**TEXT EXCERPT**:
========

I blow up now. I went for years and never blew up and still had ptsd. Now there are certain triggers and only when combined with a stress cup overfull, no medication, etc. make for a blow up, then it is my head blowing up and verbal not physical.

A competent therapist would not likely make the diagnosis of ptsd after 2 visits anyway. They may defer the diagnosis or R/O something. Often the diagnosis is depression, anxiety , depression, etc until they know more. I would get a second opinion.
 
Well, You have to list things to tick, and I am scoring very low on anxiety. She asked where I was on a scale of 0-10 for how I felt. I said 5. I feel OK I supose today. I think that is what she was getting at. But I agree, I shall stay here, and also the other forum that I have found.

Going back and demanding stuff, isn't really an option. It was a free service. It seems that the only way to get help is to pay, which is not an option really.
 
Her questioning was flawed. What an idiot.

My psychiatrist asks the scale question, but he also asks for a range of my moods over the last few months. He's no idiot. He knows that mood can fluctuate. How fair is it to base an opinion of someone solely on how they present to you on any given day? You could be in the depths of despair and call for an appointment. By coincidence you happen to be having a good day when the appointment day arrives and so you suddenly don't deserve help? What rubbish.
 
Hi guaint -thanks but I have already read that. It's really good. Especially this bit:


"The narcissist also uses favoritism and gossip to poison her childrens' relationships. The scapegoat sees the mother as a creature of caprice and cruelty. As is typical of the privileged, the other children don't see her unfairness and they excuse her abuses. Indeed, they are often recruited by the narcissist to adopt her contemptuous and entitled attitude towards the scapegoat and with her tacit or explicit permission, will inflict further abuse. The scapegoat predictably responds with fury and equal contempt. After her children move on with adult lives, the narcissist makes sure to keep each apprised of the doings of the others, passing on the most discreditable and juicy gossip (as always, disguised as "concern") about the other children, again, in a way that engenders contempt rather than compassion. "
 
The best way to diagnose is to see weekly. Each week when the client comes in and reports about thngs and they are explored, the symptoms will be seen and observed in the office setting. As well as work or home situations and how they are dealt with in self report. Not a fan on canned test.
 
Has your therapist given you the TAS (Toronto Alexithymia Scale)? I don't think its wise for her to trust your personal observations of your feelings without doing this along with her personal observations. With all due respect, you are new to therapy and it is hard to know how well you can evaluate your own emotions. Please get a second opinion. Truthfully, only psychiatrists can diagnose.
 
I did look up the scapegoat child and read some interesting information. I was not the scapegoat to parents but was with 4 older siblings. Then articles went on to another article about being hostage to guilt within the family. I could relate..both with my siblings, and with child and husband. It said that resentments build. Mine have built to an explosion. I dont like feeling this way, but feel like any contact with them will start their manipulating process the ends in me feeling resentment.

They will take more than I have to give, at the cost of my health. Working through this is very hard. I understand better what my T is talking about when she says I am a hostage in my home.

========

**EXCERPTED DATA**:
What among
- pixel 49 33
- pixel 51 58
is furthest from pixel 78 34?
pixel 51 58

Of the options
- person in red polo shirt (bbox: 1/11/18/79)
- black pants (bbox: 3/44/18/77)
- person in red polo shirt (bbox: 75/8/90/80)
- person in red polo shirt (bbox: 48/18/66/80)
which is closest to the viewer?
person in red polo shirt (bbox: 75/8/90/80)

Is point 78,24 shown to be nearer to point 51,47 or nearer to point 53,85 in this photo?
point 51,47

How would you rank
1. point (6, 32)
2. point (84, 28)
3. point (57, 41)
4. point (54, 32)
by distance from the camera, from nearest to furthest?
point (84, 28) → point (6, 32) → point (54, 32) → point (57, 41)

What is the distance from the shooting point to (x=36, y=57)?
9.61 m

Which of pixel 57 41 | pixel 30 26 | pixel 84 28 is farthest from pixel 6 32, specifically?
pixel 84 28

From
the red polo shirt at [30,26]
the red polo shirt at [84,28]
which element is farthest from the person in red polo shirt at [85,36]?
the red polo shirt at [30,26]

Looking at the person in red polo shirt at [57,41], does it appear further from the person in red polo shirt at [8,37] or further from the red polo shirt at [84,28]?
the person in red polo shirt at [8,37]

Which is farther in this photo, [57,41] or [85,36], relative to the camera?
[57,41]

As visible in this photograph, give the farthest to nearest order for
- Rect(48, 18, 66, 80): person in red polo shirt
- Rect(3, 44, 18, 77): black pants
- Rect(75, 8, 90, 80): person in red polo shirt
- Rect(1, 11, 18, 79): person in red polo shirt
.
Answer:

========

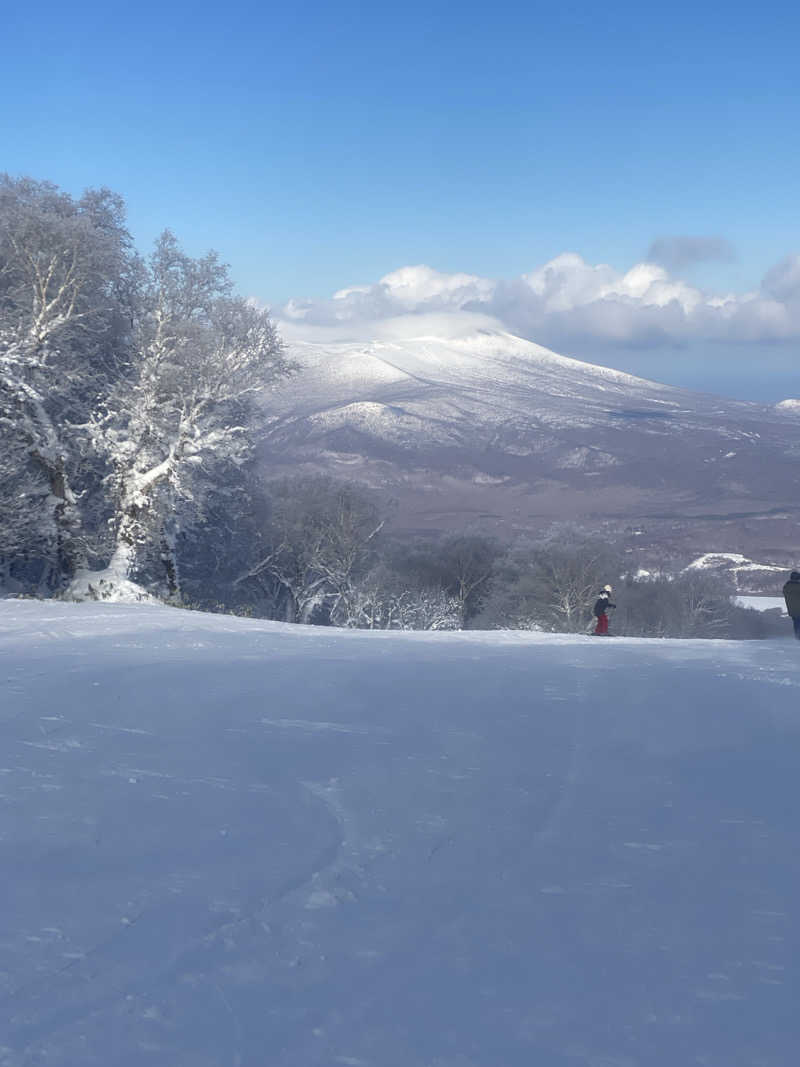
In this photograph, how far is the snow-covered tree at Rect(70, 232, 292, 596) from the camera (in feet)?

========

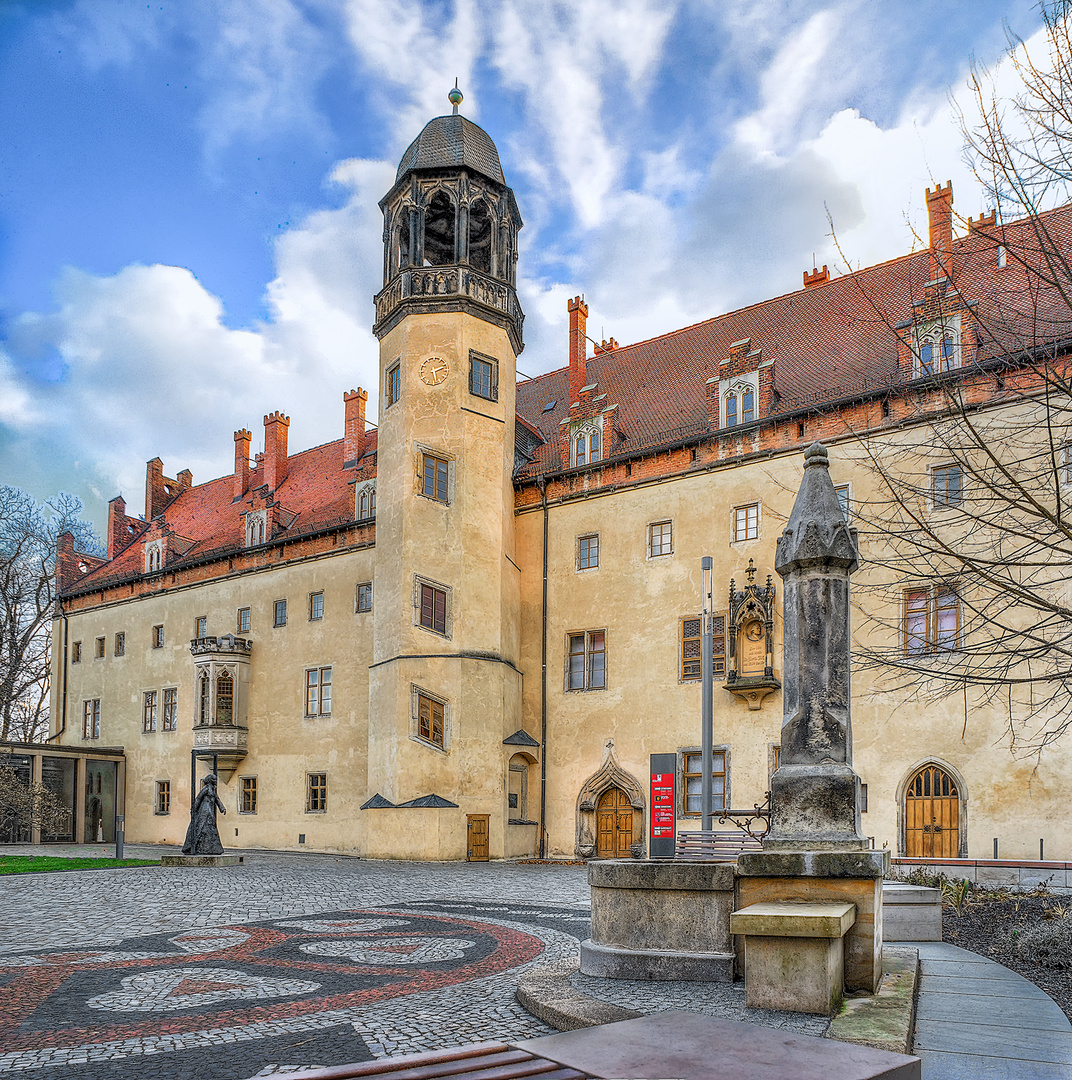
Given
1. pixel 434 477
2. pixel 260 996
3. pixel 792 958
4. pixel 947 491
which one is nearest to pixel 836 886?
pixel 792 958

========

**BRIEF 1**:
Using the forum thread on diagnosis and therapy, decide whether each statement agrees with it. Answer yes or no, and quote the deciding words.
(a) The service the poster used was one they had to pay for.
(b) The psychiatrist mentioned in the thread asks about moods over a span of months as well as the scale question.
(c) The poster who says "I blow up now" describes the blow-ups as physical.
**BRIEF 2**: In the forum thread on diagnosis and therapy, which scale does one poster ask whether the therapist has given?
**BRIEF 3**: In the forum thread on diagnosis and therapy, why does the poster who mentions the TAS think the therapist should not rely only on the client's own observations of their feelings?
The records play no part in this work.

**TASK ANSWER 1**:
(a) No: "It was a free service."
(b) Yes: "he also asks for a range of my moods over the last few months."
(c) No: "then it is my head blowing up and verbal not physical."

**TASK ANSWER 2**: The TAS, the Toronto Alexithymia Scale.

**TASK ANSWER 3**: The poster says the client is new to therapy, so it is hard to know how well they can evaluate their own emotions. For that reason, the poster thinks the therapist should use the TAS alongside her own observations.